| Required actions |
**A)** In the post on reinvigorating the climate movement, where was the writer when they heard Greta's speech five years ago?
**B)** From the post on reinvigorating the climate movement, copy word for word the stretch from "Reinvigorating the Climate" through "need to see.".
**C)** Carry on the post on reinvigorating the climate movement, starting after its last sentence.

| Document excerpt |
________________
Reinvigorating the Climate Movement by Aoife Powell

Hello, my name is Aoife Powell and I’m a climate activist. I’ve been involved in the climate movement in some capacity since the age of twelve, particularly within the school global climate strikes. As I’ve gotten more involved within the movement, I’ve been able to watch it grow into a beautiful, blossoming force and I’ve watched it form and change massively within the space of five years. I’m writing this post for Julie today because I wanted to share my observations on how it has changed and how we can continue to bring new energy and ideas to the movement to help it flourish and create the change we need to see. 

Comparing the movement as it is today to the movement that was taking off when I was twelve, I can see the massive changes and impacts that it has had internationally. When I heard Greta’s speech five years ago on the kitchen radio, I was despairing yet transfixed. I spent that summer before starting secondary school trying to involve myself in the movement- putting up posters around my neighbourhood whilst urgently contacting politicians and encouraging them to act. I fell into a bout of hopelessness that summer as I could not for the life of me find a climate action youth group for people as young as me that cared for the climate crisis as I did. I realise now that it is incredibly easy to join a climate action youth group because of the sheer amount of groups created since the 2019 school strikes- then again I only know of these groups because I am in the movement already and stuck in an ‘echo chamber’ of climate activism on social media, which I also did not have at that young age. This raises a question about how we could recruit passionate people for our movement outside of finding and following the group’s social media account, which, in my experience, aren’t checked all that often due to lack of time. We are constantly crying out for people to help us within our climate action groups with different tasks, yet we limit ourselves when using only social media as a strategy to claim new members. This is especially obvious when outreach is done by groups of people who are already within the climate activism ‘echo chamber’ on social media, where the message will only get out to the people already involved in the movement instead of those outside of the activism side of social media. As a result of algorithms, we only recruit those probably already in other groups with a low capacity to help another group, burning out those who are already in the movement instead of the new members we really need; everyone and anyone.
________________
| Supplied material |

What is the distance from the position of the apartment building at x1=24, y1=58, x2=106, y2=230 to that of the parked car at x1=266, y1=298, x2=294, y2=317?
________________
| Responses per task |
**A)** In the kitchen, on the radio.

**B)**
Reinvigorating the Climate Movement by Aoife Powell

Hello, my name is Aoife Powell and I’m a climate activist. I’ve been involved in the climate movement in some capacity since the age of twelve, particularly within the school global climate strikes. As I’ve gotten more involved within the movement, I’ve been able to watch it grow into a beautiful, blossoming force and I’ve watched it form and change massively within the space of five years. I’m writing this post for Julie today because I wanted to share my observations on how it has changed and how we can continue to bring new energy and ideas to the movement to help it flourish and create the change we need to see.

**C)**
I imagine the climate movement to be a tree. In order for it to blossom and grow, you need to have the vital foundations. The roots are passion, hope and our own strong roots in nature. The roots are why we fight for climate action. Passion and love for our earth and the environment. Hope for a fair and peaceful future. Our strong roots within nature that remind us of who we are and where we came from. Without the roots, there’s no point in fighting. The trunk of the tree is unity. Without multiple, if not thousands of people demanding change on the streets in unity and collectively choosing to live more sustainably, governments around the world would not feel pressured to act. It was the global climate strikes in 2019 that brought millions together and shook the system, enough to put climate action on the table. Enough to make politicians sit up and take notice. Change isn’t happening fast enough, but we can see that there has been a shift in how the climate crisis is viewed and being taken more seriously than it was in the past. It has become a topic of general conversation now, something our parents could have never dreamed of happening in the past. Finally, from the trunk of unity comes the branches and leaves of all the different actions, big and small, and the important stories that make up the movement. The branches and leaves are interconnected, and it is only when we come together and unite that the trunk of the movement grows out the branches and leaves of action.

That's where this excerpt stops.